Emily’s Chocolates’ Dark Chocolate Sandwich Cookies

An extremely generous box of samples arrived from Emily’s Chocolates (BUY on Amazon!) while I was out of town for Thanksgiving break, so I didn’t get them until yesterday. I haven’t had a chance to taste everything in there, but I did try the cookies, and they were most definitely worth the wait. In fact, they were so good that I’ve bumped today’s news story to share this review.


The sandwich cookies come in mint cream and peanut butter cream. The peanut butter cream cookies come in a similar container, only it’s orange, and it’s snowman had a top hat instead of earmuffs. Isn’t it funny how we now associate orange with peanut butter, all thanks to Reese’s? The packaging is pretty, cute, and festive, making these cookies a great candidate for a hostess gift or a way to suck up to teachers.

Both flavors of cookies are like dark chocolate-covered Oreos with generously thick layers of peanut butter or mint cream. The dark chocolate covering is thick, rich, and delectable. Here’s a shot taken with a flash that shows off how hefty the layers of chocolate and cream are, though it makes the chocolate look lighter than it really is.

The cookies are a great blend of textures – smooth dark chocolate, crunchy chocolate cookie, and creamy filling.
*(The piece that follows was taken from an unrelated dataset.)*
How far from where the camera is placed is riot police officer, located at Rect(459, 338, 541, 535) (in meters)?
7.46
The mint cream cookie smelled strongly of mint and chocolate and packed a wallop of mint flavor. I loved it. The mint flavor was strong, but not too strong, leaving the cookie well balanced. The finish was of just chocolate, which I think works well, as a lingering, sugary mint taste isn’t always pleasant. Flavor-wise, the cookie is reminiscent of a Thin Mint, but better – it’s more texturally interesting, the chocolate is of better quality, and there’s more of everything! An enthusiastic ZOMG! for the Dark Chocolate Covered Mint Cream Sandwich Cookies.

The peanut butter cream cookie smelled slightly of peanut butter, and it’s peanut butter taste was present but mild. The finish was pretty much all chocolate, just like that of the mint version. I would have preferred a stronger and saltier peanut butter flavor, though the overall cookie was still delicious. An OMG for the Dark Chocolate Peanut Butter Cream Sandwich Cookies.

Emily’s also sent me their limited edition boxes of their dark chocolate covered nuts and fruits, a big box of their milk chocolate covered macadamia nuts (apparently still in stock on Amazon as of 11/26), and an adorable dark chocolate-covered cashew-filled snowman. I’m excited to taste those as well, though I think I may save the macadamia nuts to bring home for my folks for Christmas.

What surprised me the most about the Emily’s Chocolates line was how affordable all the products were. They look like they would cost much more than they actually do. I think they’d make great gifts, especially since all the holiday boxes already look like they’re wrapped. If you order by December 10th, you’ll get free shipping on orders over $40. I’ll try to have the rest of my package (minus the macadamia nuts) tasted and the reviews as soon as possible so y’all can take advantage of that offer.